Would you restate all the data that follows, word for word?
----
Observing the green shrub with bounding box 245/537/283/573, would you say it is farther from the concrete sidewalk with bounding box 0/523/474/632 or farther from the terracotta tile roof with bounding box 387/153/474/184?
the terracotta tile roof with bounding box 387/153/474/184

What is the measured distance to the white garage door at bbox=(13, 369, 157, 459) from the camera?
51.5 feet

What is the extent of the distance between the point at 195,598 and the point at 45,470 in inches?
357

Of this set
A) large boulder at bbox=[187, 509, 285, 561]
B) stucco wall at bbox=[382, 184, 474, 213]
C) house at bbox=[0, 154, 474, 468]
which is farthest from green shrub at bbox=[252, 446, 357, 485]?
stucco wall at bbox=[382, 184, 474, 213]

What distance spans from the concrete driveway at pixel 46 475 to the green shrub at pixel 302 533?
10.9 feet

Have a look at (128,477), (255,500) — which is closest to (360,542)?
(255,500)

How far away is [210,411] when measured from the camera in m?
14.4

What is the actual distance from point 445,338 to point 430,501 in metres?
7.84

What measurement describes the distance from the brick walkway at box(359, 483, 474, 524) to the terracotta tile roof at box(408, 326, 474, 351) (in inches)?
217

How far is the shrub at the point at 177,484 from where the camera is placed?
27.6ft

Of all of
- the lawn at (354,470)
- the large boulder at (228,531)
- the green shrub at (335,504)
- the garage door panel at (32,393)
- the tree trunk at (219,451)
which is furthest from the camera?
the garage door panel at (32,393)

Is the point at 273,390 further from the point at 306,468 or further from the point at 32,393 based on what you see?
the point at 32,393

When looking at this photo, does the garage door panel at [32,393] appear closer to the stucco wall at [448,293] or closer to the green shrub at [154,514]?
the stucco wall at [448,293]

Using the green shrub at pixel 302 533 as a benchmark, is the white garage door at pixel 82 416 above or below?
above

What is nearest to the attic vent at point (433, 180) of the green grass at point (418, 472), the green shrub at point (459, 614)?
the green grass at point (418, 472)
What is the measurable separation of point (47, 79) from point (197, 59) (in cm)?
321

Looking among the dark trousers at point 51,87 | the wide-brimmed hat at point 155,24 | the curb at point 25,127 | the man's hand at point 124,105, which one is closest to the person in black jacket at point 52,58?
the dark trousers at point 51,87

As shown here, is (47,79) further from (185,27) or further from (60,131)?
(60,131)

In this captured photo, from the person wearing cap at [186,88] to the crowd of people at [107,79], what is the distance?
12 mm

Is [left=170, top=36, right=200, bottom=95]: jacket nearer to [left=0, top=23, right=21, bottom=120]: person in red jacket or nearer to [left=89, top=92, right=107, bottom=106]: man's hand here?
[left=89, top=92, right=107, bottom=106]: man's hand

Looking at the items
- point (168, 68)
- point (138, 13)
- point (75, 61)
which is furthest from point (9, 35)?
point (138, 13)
----
**Result:**
Observing the green shrub with bounding box 245/537/283/573, would you say it is farther from the concrete sidewalk with bounding box 0/523/474/632 or farther from the terracotta tile roof with bounding box 387/153/474/184?
the terracotta tile roof with bounding box 387/153/474/184

What is the measured distance to the white garage door at bbox=(13, 369, 157, 459) from the camera?
51.5 feet

What is the extent of the distance between the point at 195,598 and the point at 45,470 in inches?
357

Of this set
A) large boulder at bbox=[187, 509, 285, 561]
B) stucco wall at bbox=[382, 184, 474, 213]
C) house at bbox=[0, 154, 474, 468]
which is farthest from green shrub at bbox=[252, 446, 357, 485]?
stucco wall at bbox=[382, 184, 474, 213]

What distance spans from the concrete driveway at pixel 46 475 to the green shrub at pixel 302 533?
10.9 feet

Have a look at (128,477), (255,500) — which is closest to (360,542)?
(255,500)

How far away is [210,411] when measured from the camera in m?
14.4

What is the actual distance from point 445,338 to point 430,501 in metres?
7.84

What measurement describes the distance from the brick walkway at box(359, 483, 474, 524) to the terracotta tile roof at box(408, 326, 474, 351) (in inches)?
217

How far is the shrub at the point at 177,484 from where the camera is placed?
27.6ft

Of all of
- the lawn at (354,470)
- the large boulder at (228,531)
- the green shrub at (335,504)
- the garage door panel at (32,393)
- the tree trunk at (219,451)
which is furthest from the camera?
the garage door panel at (32,393)

Is the point at 273,390 further from the point at 306,468 or further from the point at 32,393 based on what you see?
the point at 32,393

When looking at this photo, does the garage door panel at [32,393] appear closer to the stucco wall at [448,293] or closer to the green shrub at [154,514]?
the stucco wall at [448,293]

Using the green shrub at pixel 302 533 as a benchmark, is the white garage door at pixel 82 416 above or below?
above

What is nearest to the attic vent at point (433, 180) of the green grass at point (418, 472), the green shrub at point (459, 614)?
the green grass at point (418, 472)
What is the measurable separation of point (47, 79) from point (197, 59) (in cm)?
321

Looking among the dark trousers at point 51,87 | the wide-brimmed hat at point 155,24 | the curb at point 25,127 | the man's hand at point 124,105, which one is closest to the person in black jacket at point 52,58?
the dark trousers at point 51,87

As shown here, is (47,79) further from (185,27) or further from (60,131)?
(60,131)

In this captured photo, from the person wearing cap at [186,88] to the crowd of people at [107,79], what is the distance?
12 mm

Is [left=170, top=36, right=200, bottom=95]: jacket nearer to [left=0, top=23, right=21, bottom=120]: person in red jacket or nearer to [left=89, top=92, right=107, bottom=106]: man's hand here?
[left=89, top=92, right=107, bottom=106]: man's hand

Looking at the items
- point (168, 68)
- point (138, 13)
- point (75, 61)
which is furthest from point (9, 35)?
point (138, 13)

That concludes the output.